Simplify initial elem in LGSSM parallel inference code.

calebweinreb commented 1 year ago

The current version of _make_associative_filtering_elements in the LGSSM parallel filtering code is a little bit confusing when it comes to the indexing of time-varying dynamics.

In _first_filtering_element, the dynamics and emissions parameters share a time-index

F = _get_params(params.dynamics.weights, 2, 0)
H = _get_params(params.emissions.weights, 2, 0)
Q = _get_params(params.dynamics.cov, 2, 0)
R = _get_params(params.emissions.cov, 2, 0)

whereas in _generic_filtering_element, the indexes differ by 1

F = _get_params(params.dynamics.weights, 2, t)
H = _get_params(params.emissions.weights, 2, t+1)
Q = _get_params(params.dynamics.cov, 2, t)
R = _get_params(params.emissions.cov, 2, t+1)

The correct thing to do, I think, is not use the dynamics at all in _first_filtering_element.

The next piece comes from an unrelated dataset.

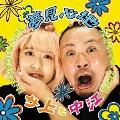 夢見心地 [CD+DVD]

Here is my reasoning:

In Sarkka et al. (which the code is based on), the first observation/emission occurs at t=1, and Z₀ is the initial state.

Sarkka et al.

  F₀,Q₀           F₁,Q₁           F₂,Q₂
Z₀ ─────────── Z₁ ─────────── Z₂ ─────────── Z₃ ─────...
           ｜             ｜              ｜
           ｜ H₁,R₁       ｜ H₂,R₂        ｜ H₃,R₃
           ｜             ｜              ｜
           Y₁             Y₂             Y₃

In dynamax's indexing, on the other hand, the first observation/emission occurs at t=0. So in dynamax's (non-parallel) LGSSM filtering code for example, the first step is conditioning the initial state Z₀ on the emission Y₀. This is fundamentally different from Sarkka et al., where the initial state distribution is transformed via the dynamics before the first emission occurs.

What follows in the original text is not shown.